Opinion

New bishop not as media portrays

Bishop Blase Cupich via wikicommons

Pope Francis selected Bishop Blase Cupich of Spokane, Washington, to succeed Francis Cardinal George as the next archbishop of Chicago.

Because this is one of Pope Francis’ first major selections, some observers of the Catholic Church were hoping he would pick someone who fit into the image the media constructed of him as a pro-abortion, pro-gay marriage social justice warrior. He was supposed to be a departure from the supposedly archconservative, anti-gay Pope Benedict XVI.

The national news media and, even more disappointingly, some Catholic/Christian news organizations eagerly reported that Blase Cupich was a moderate, middle-of-the-road social justice advocate, who not as concerned with issues such as abortion or marriage.

Rachel Zoll of the Associated Press wrote of Cupich: “As the leader of two American dioceses, Roman Catholic Bishop Blase Cupich has staked out a firm position in the middle of the road. He has spoken out against same-sex marriage and against conservative hostility toward gay rights advocates. He has opposed abortion, while urging parishioners and priests to have patience, not disdain, for those who disagree.”

David Gibson of the Relgious News Service wrote in the opening lines of one of his articles, “Pope Francis on Saturday will name Bishop Blase Cupich of Spokane, a prelate closely identified with the Catholic Church’s progressive wing, to be the next archbishop of Chicago … It is the pontiff’s most important U.S. appointment to date and one that could upend decades of conservative dominance of the American hierarchy.”

But media outlets keep getting the story wrong.

A common theme of the articles written about Cupich’s appointment is that he is a moderate who has staked out a more reserved ground on abortion and marriage.

Two pieces of evidence that allegedly show this are Cupich’s handling of priests praying outside of abortion clinics, and his letter to parishioners about the state of Washington and same-sex marriage.

Cupich is supposedly not as pro-life as Francis Cardinal George because he discouraged priests and seminarians from praying outside abortion clinics. But that is more of a disagreement over the best way to persuade people to the cause, not whether or not abortion is morally acceptable.

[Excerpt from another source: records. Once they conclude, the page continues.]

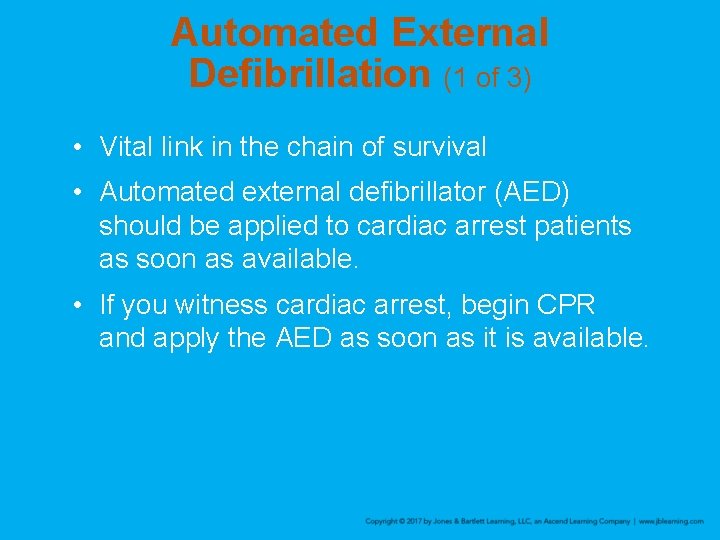 Automated External Defibrillation (1 of 3)

• Vital link in the chain of survival

• Automated external defibrillator (AED) should be applied to cardiac arrest patients as soon as available.

• If you witness cardiac arrest, begin CPR and apply the AED as soon as it is available.

Copyright © 2017 by Jones & Bartlett Learning, LLC, an Ascend Learning Company | www.jblearning.com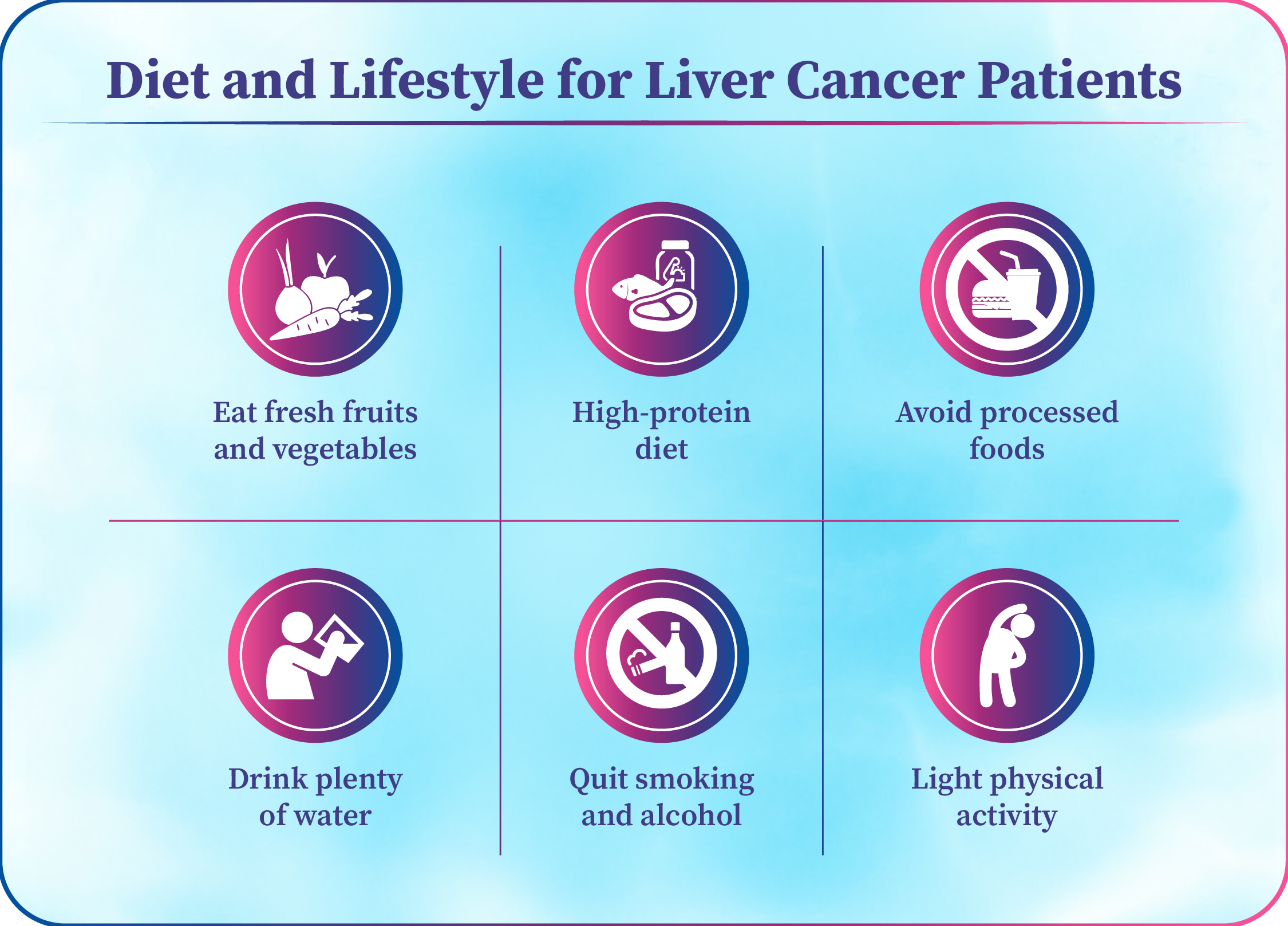 Diet and Lifestyle for Liver Cancer Patients

Eat fresh fruits and vegetables

High-protein diet

Avoid processed foods

Drink plenty of water

Quit smoking and alcohol

Light physical activity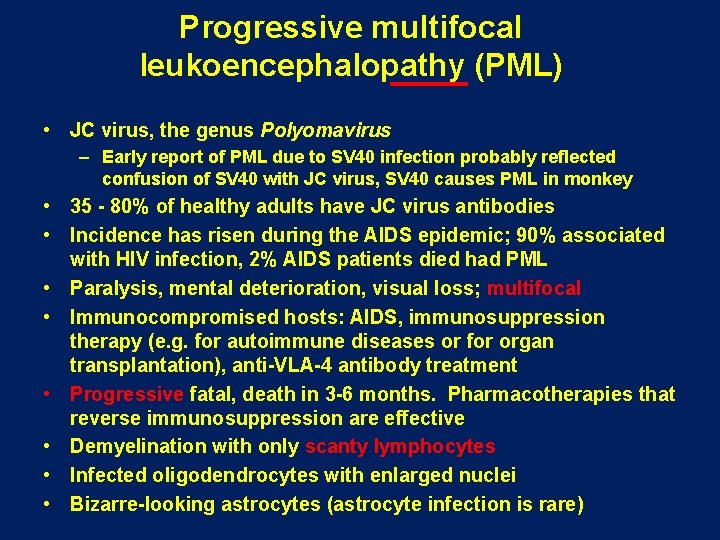 Progressive multifocal leukoencephalopathy (PML)

• JC virus, the genus Polyomavirus
- Early report of PML due to SV40 infection probably reflected confusion of SV40 with JC virus, SV40 causes PML in monkey
• 35 - 80% of healthy adults have JC virus antibodies
• Incidence has risen during the AIDS epidemic; 90% associated with HIV infection, 2% AIDS patients died had PML
• Paralysis, mental deterioration, visual loss; multifocal
• Immunocompromised hosts: AIDS, immunosuppression therapy (e.g. for autoimmune diseases or for organ transplantation), anti-VLA-4 antibody treatment
• Progressive fatal, death in 3-6 months. Pharmacotherapies that reverse immunosuppression are effective
• Demyelination with only scanty lymphocytes
• Infected oligodendrocytes with enlarged nuclei
• Bizarre-looking astrocytes (astrocyte infection is rare)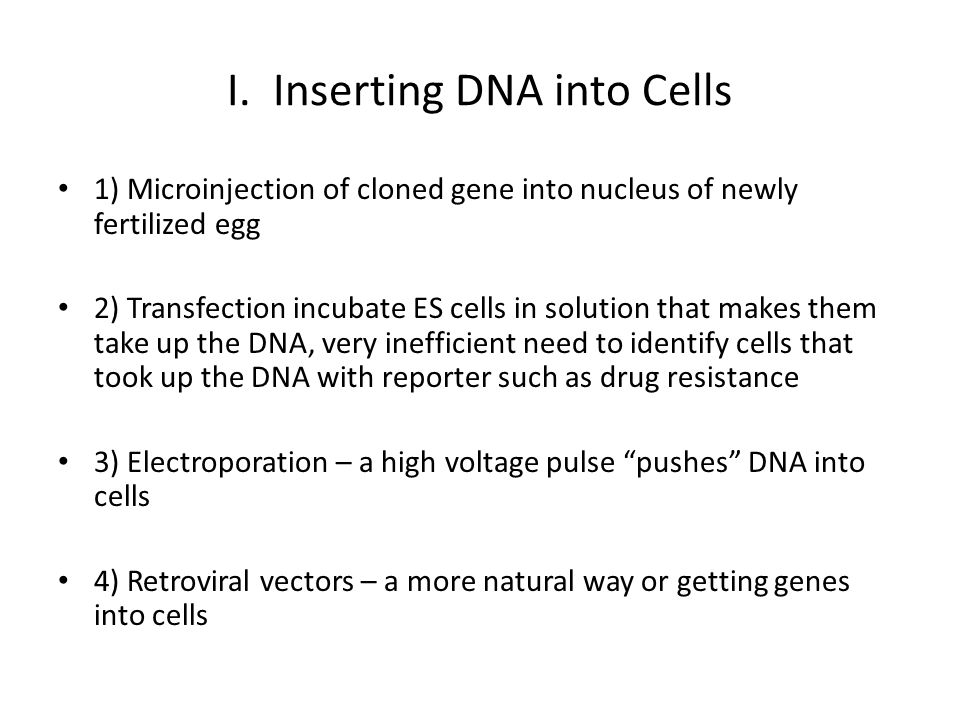 I. Inserting DNA into Cells

• 1) Microinjection of cloned gene into nucleus of newly fertilized egg

• 2) Transfection incubate ES cells in solution that makes them take up the DNA, very inefficient need to identify cells that took up the DNA with reporter such as drug resistance

• 3) Electroporation – a high voltage pulse “pushes” DNA into cells

• 4) Retroviral vectors – a more natural way or getting genes into cells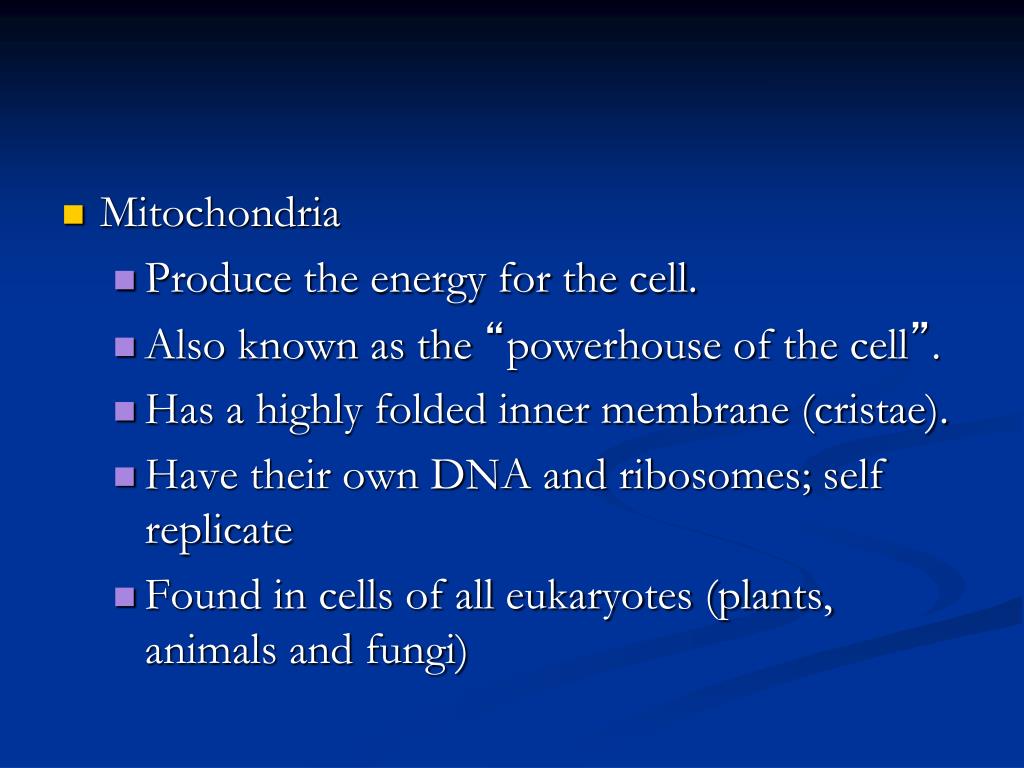 Mitochondria

Produce the energy for the cell.

Also known as the “powerhouse of the cell”.

Has a highly folded inner membrane (cristae).

Have their own DNA and ribosomes; self replicate

Found in cells of all eukaryotes (plants, animals and fungi)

Cupich has proven his pro-life bona fides plenty of times, writing for example in America, the Jesuit magazine, of the need to oppose both abortion and the death penalty.

“Our assertion that the value of a human life does not depend upon an individual’s quality of life or age or moral worth must apply to both the child in the womb and the criminal on death row,” wrote Cupich in a January 2007 article titled “How Unconditional is the Right to Life?”

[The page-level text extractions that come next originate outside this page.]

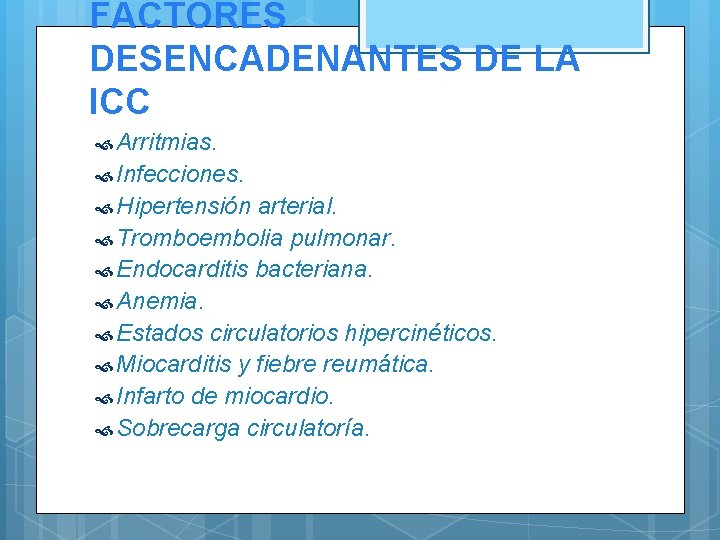 FACTORES DESENCADENANTES DE LA ICC

Arritmias.
Infecciones.
Hipertensión arterial.
Tromboembolia pulmonar.
Endocarditis bacteriana.
Anemia.
Estados circulatorios hipercinéticos.
Miocarditis y fiebre reumática.
Infarto de miocardio.
Sobrecarga circulatoría.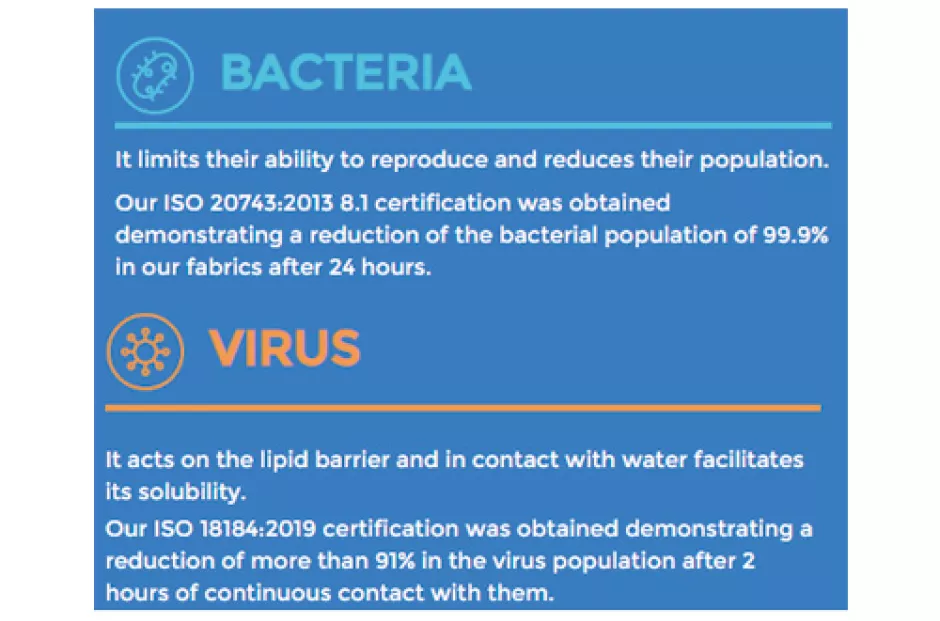 BACTERIA

It limits their ability to reproduce and reduces their population.

Our ISO 20743:2013 8.1 certification was obtained demonstrating a reduction of the bacterial population of 99.9% in our fabrics after 24 hours.

VIRUS

It acts on the lipid barrier and in contact with water facilitates its solubility.

Our ISO 18184:2019 certification was obtained demonstrating a reduction of more than 91% in the virus population after 2 hours of continuous contact with them.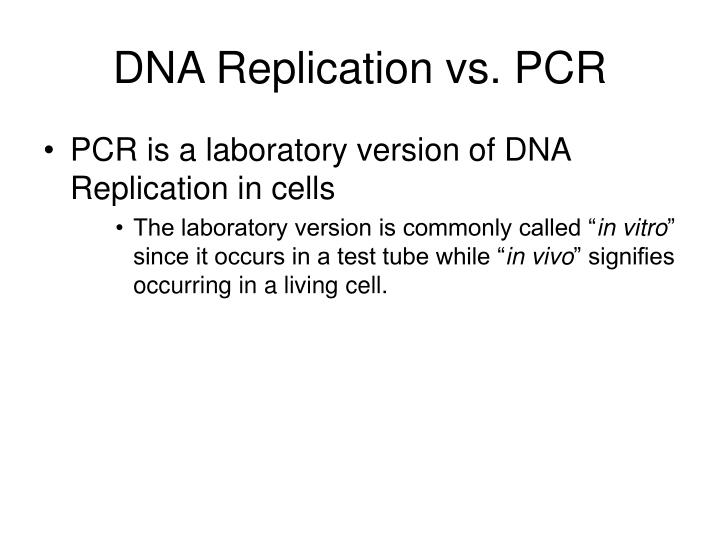 DNA Replication vs. PCR

• PCR is a laboratory version of DNA Replication in cells

• The laboratory version is commonly called “in vitro” since it occurs in a test tube while “in vivo” signifies occurring in a living cell.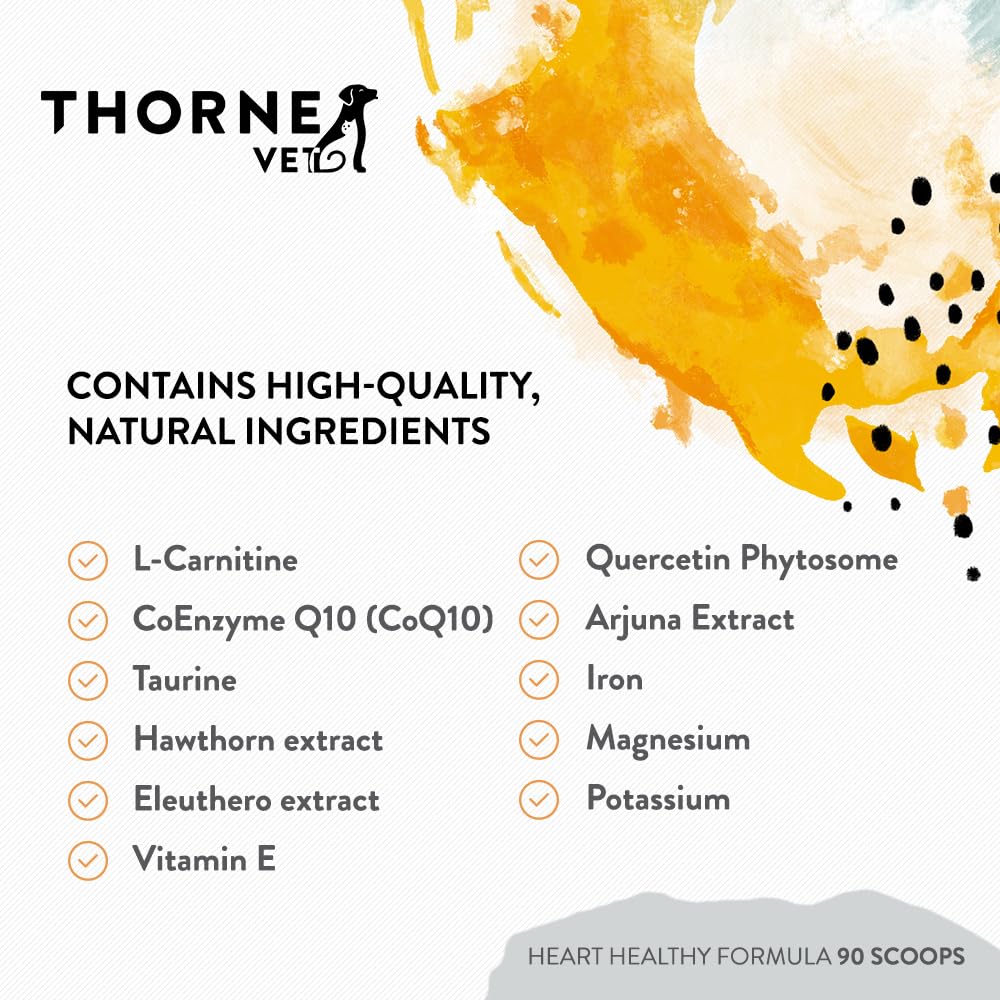 THORNE VET

CONTAINS HIGH-QUALITY, NATURAL INGREDIENTS

L-Carnitine
CoEnzyme Q10 (CoQ10)
Taurine
Hawthorn extract
Eleuthero extract
Vitamin E

Quercetin Phytosome
Arjuna Extract
Iron
Magnesium
Potassium

HEART HEALTHY FORMULA 90 SCOOPS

In a January 2013 homily at a Respect Life Mass, Cupich said, “We are here on behalf of the babies in the womb, inspired not by partisanship or pursuit of privilege or power, but by the same passion of patriotism that united a nation to mourn the loss of those babies in Newtown.”

He went on to say, “The tear in the fabric of our nation wrought by no defense of the children of the future cannot be fixed with a patchwork of defending only those fortunate to see the light of day, permitted to take that first breath or enjoy the work of their own hands. No, we are saying that we need a new cloak that covers all.”

The claim Cupich is not as vocally pro-life as Francis Cardinal George or that he wants to shy away from abortion as a serious issue holds no water.

The second claim is that Cupich broke new ground by writing in a letter to his parishioners about same-sex marriage asking them not to be hostile or violent towards gay people.

This claim that this is new ground for the Church is also false.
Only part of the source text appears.